Also see Timeline of Denton
Founding of Denton
The formation of the city of Denton is closely tied with that of Denton County. Unlike other neighboring cities in North Texas, there is no record of a large Native American population in the area before 1800. European settlement began in mid-1800s when William S. Peters of Kentucky obtained a land grant from the Texas Congress and named it Peters Colony. After initial settlement in the southeast area in 1843, the Texas legislature voted to form Denton County in 1846. Residents chose two different county seats (Pinckneyville and Alton) before voting on Denton as the final county seat in 1857. Both the county and the town were named in honor of John B. Denton, a preacher and lawyer, who was killed in a 1841 battle led by General Edward H. Tarrant against Keechi Indians. A commission composed of Otis G. Welch and others laid out the city and named the first streets in 1857. Denton was not incorporated until 1866; its first mayor was J.B. Sawyer.
The city expanded greatly as it became a strong agricultural trade center and manufacturing destination for mills and cottage industries. The creation of the Texas and Pacific Railway in 1881 gave Denton its first rail connection, and brought an influx of people to the area. Despite this, it did not develop into a strong manufacturing location, relying instead on agricultural workforces.
Denton became a college town when North Texas Normal College (now the University of North Texas) was established in 1890 and the Girls' Industrial College (now Texas Woman's University) in 1903. As the universities increased in size, their impact on Denton's economy and culture also grew.
At one time, considered the cultural center of Denton, the area surrounding Fry Street was home to a group of shops, music venues, and restaurants. Many of the buildings were originally constructed in the 1920s. From 1914 to 1959, Denton was governed under a mayor-city commission form of government, but a new charter adopted in the latter year switched the city to a council-manager form of government.
In 1954, the regional office of the Federal Civil Defense Administration moved from Dallas to Denton, and a few years later a large underground shelter was completed. For a time, it was the only FCDA underground shelter and was designated as the place from which the president of the United States and other federal officials would direct the country in case of attack. The FCDA shelter would later become the headquarters of FEMA Region VI.
Denton grew rapidly from a population of 26,844 in 1960, to 48,063 in 1980. Its proximity to the Dallas-Fort Worth Metroplex, directly connected via Interstate 35, played a major role in this growth. The opening of the DFW International Airport in 1974 led to a small spurt in population. Older manufacturing firms with significant employment such as Moore's Business Forms and Morrison Milling Company were joined by heavy manufacturing companies like Victor Equipment Company in the mid-1960s and Peterbilt in 1980, and led to increased local employment. The population jumped from 66,270 in 1990 to 80,537 in 2000.

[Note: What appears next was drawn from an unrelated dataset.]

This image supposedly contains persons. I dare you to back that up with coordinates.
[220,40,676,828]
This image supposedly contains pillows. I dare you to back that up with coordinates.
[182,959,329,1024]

For full article see: Quakertown
Quakertown was originally a settlement of African-Americans in Denton, named after the Quakers who had helped in the Underground Railroad. When Texas Woman's University was built in close proximity, there was an election over whether or not to build a park in the location of Quakertown. The election was won in favor of the park, and the African-American residents were forced to leave. The city called the new public space "Civic Center Park" until 2007, when it was renamed "Quakertown Park" in honor of the former community.
For more information see Fry Street (main page).
In May 2006, the 100-block of the historic Fry Street area was purchased by United Equities, a Houston-based real estate company, which announced that several of the historic buildings would be demolished to accommodate a new mixed-use center. Known as Fry Street Village, the center would include retail stores and restaurants. The proposal polarized the city, and a grass roots effort by the non-profit organization Save Fry Street began soon thereafter. It sought to preserve Fry Street as a historic and cultural icon for the city. Development stalled in 2008, when the city council rejected a permit that would allow for the construction of a drive-thru CVS Pharmacy, the anchor for the project.1
In an act of rebellion, the gutted buildings on Fry Street were set on fire June 27, 2006. Fire Marshal Rick Jones obtained a felony arrest warrant for arson for James Taylor Moseley on July 3. Moseley apparently left the state after the June 27 fire that destroyed the building that formerly housed The Tomato. A video of the fire. Moseley was ultimately cleared of charges, and claims to have not committed the arson.
A large amount of Fry street was ultimately demolished, and is now in development for apartments, restaurants, a parking garage and other retail spaces, with emphasis on local/regional businesses as opposed to chains.